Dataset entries

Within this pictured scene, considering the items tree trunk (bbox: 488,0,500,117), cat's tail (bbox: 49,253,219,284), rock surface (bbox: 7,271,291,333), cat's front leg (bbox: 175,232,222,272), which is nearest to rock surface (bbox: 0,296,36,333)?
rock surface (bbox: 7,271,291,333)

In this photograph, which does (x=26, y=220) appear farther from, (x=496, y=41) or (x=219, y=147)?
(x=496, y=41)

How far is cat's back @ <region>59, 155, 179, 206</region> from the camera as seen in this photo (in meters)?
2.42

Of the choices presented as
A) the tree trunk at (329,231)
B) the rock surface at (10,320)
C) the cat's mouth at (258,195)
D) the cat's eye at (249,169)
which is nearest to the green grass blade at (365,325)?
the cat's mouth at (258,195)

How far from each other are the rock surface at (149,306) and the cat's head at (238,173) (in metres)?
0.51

What the task asks
Turn every line of the entries above into a numbered list, omitting the blank lines.

Task response
1. Within this pictured scene, considering the items tree trunk (bbox: 488,0,500,117), cat's tail (bbox: 49,253,219,284), rock surface (bbox: 7,271,291,333), cat's front leg (bbox: 175,232,222,272), which is nearest to rock surface (bbox: 0,296,36,333)?
2. rock surface (bbox: 7,271,291,333)
3. In this photograph, which does (x=26, y=220) appear farther from, (x=496, y=41) or (x=219, y=147)?
4. (x=496, y=41)
5. How far is cat's back @ <region>59, 155, 179, 206</region> from the camera as seen in this photo (in meters)?
6. 2.42
7. Of the choices presented as
8. A) the tree trunk at (329,231)
9. B) the rock surface at (10,320)
10. C) the cat's mouth at (258,195)
11. D) the cat's eye at (249,169)
12. which is nearest to the green grass blade at (365,325)?
13. the cat's mouth at (258,195)
14. How far from each other are the rock surface at (149,306) and the cat's head at (238,173) (in metres)?
15. 0.51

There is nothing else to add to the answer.